Otis Smith was born and raised in Bathurst, NB. He started Dal as a Commerce student, graduating with a BA in Political Science. After his undergrad, Otis moved to Edinburgh, Scotland, and worked in the finance department of a law firm for eight months. He then continued his travels in the UK, ending up in Cambridge, England, to work for the summer as an event coordinator for a study holiday company. Otis then taught English in South Korea before finally returning to Canada. Apart from travelling, Otis is an avid sports fan, especially football (Minnesota Vikings). He has also been involved in music his whole life.
What made you decide to do a combined MBA/JD degree at Dalhousie?
One of Dal’s competitive advantages lies in the integrated JD/MBA program. The law school is well known across the country and the new corporate residency MBA is gaining awareness thanks to an innovative and practical approach to the study of business.
I’ve never been an excellent student, which is why it was important for me to differentiate myself from my peers, who may perform better academically. The integrated program offers someone like me the opportunity to be recognized as a top candidate because of the added skills I will bring to prospective employers. If I chose to practice corporate law I would not need further training to be able to read a client’s financial statements or to understand the business jargon. If I chose the business side, then I have an advantage in the way the study of law teaches you to strategically work through problems and synthesize large amounts of data.
Where did you do your residency and with whom?
I did my residency here in Halifax with Deloitte’s strategy and operations consulting division.
What was the greatest takeaway from your residency?
It was the realization that even when you have a job, you have to work to get work. No one is going to hold your hand and make sure you’re doing your work well. It is up to you to actively seek out projects and ensure you produce high quality of results/deliverables. This will prove your worth and lead to more challenging work. More challenging work will lead to working with senior people and working with senior people will help you advance in the organization.
What skills are required in your degrees on a day-to-day basis?
Problem solving and reading comprehension are very important. The MBA helped me to become more agile in my approach to solving problems. Law has greatly improved my ability to actually get to the point of whatever I’m reading.

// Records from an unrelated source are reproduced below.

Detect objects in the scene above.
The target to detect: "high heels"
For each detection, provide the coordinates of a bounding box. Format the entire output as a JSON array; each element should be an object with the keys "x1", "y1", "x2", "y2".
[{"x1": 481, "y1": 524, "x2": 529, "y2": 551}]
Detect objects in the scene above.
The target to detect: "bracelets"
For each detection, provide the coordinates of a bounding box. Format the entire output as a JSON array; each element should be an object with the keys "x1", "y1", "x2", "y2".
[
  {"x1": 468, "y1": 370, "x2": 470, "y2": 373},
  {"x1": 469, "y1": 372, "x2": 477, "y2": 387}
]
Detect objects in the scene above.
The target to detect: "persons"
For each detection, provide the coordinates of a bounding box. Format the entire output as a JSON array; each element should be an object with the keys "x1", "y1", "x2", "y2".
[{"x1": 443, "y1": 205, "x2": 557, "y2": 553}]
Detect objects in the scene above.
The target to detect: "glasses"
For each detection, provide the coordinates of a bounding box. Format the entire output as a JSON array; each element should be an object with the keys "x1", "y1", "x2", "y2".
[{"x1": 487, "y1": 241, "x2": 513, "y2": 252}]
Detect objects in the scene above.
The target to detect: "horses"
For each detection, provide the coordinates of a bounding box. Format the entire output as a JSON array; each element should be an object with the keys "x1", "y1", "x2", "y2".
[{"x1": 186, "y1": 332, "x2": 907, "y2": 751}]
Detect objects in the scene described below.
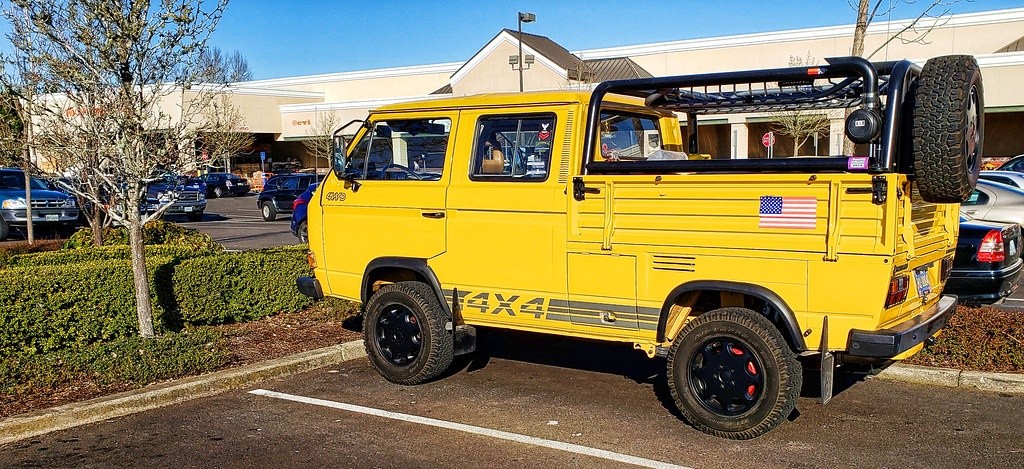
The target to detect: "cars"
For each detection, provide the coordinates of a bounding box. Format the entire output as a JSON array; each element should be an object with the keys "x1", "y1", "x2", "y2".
[
  {"x1": 198, "y1": 173, "x2": 253, "y2": 199},
  {"x1": 942, "y1": 155, "x2": 1024, "y2": 308}
]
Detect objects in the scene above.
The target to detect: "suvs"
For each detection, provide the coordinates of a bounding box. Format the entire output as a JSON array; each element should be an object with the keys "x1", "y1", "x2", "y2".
[
  {"x1": 0, "y1": 167, "x2": 207, "y2": 241},
  {"x1": 257, "y1": 174, "x2": 327, "y2": 244}
]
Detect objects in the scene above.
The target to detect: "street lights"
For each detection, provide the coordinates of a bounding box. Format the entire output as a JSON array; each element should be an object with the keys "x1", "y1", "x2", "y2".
[{"x1": 509, "y1": 12, "x2": 536, "y2": 147}]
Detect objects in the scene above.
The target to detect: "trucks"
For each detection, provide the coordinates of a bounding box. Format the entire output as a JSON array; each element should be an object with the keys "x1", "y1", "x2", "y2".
[{"x1": 297, "y1": 55, "x2": 985, "y2": 439}]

What parts of the combined degree do you find most challenging?
The transition from MBA evaluation to law school evaluation can be challenging. The MBA is progressive and keeps you continuously thinking and working at problems through assignments, presentation, etc. Most law school classes have final exams worth 100%, meaning that you don’t get the opportunity to track your progress. It is a much more self-directed approach to learning.
How has the MBA helped you to develop as a leader?
It has given me confidence in what I’m talking about though the knowledge I’ve gained, and it has helped develop the way I deliver what I’m saying through presentations. It has also helped me with my approach to team work and enhanced my ability to interact with different personalities.
What are some important personal qualities for someone doing the combined degree?
Be determined and open-minded – they are very different approaches to learning and you have to understand there will be a learning curve. Key into your weaknesses and work to improve them.
Have you learned a lot from other students in your program? If so, what have they taught you?
I definitely got more out of my MBA cohort. Align yourself with people who excel at what you find difficult and ask for help. Its good practice for them to teach you and you’ll benefit from the extra tutelage. Law school is slightly more competitive, but the same principles apply. People just may not be as forthcoming with help.
What advice do you have for prospective students thinking about entering the JD/MBA program?
Make sure it’s something you’re serious about. It’s a lot of money to drop on a hunch.
Dalhousie’s MBA program is well known for its innovative curriculum. Does anything specific come to mind that you would like to speak to?
The integrative weekend was great and made you think strategically on a Saturday night… which is somewhat uncommon for most people.
Finally, make sure you take advantage of the networking opportunities. When I’ve been at the market/out for drinks/getting coffee I’ve run into business professionals I’ve met at these things and they can really help establish relationships and build your network.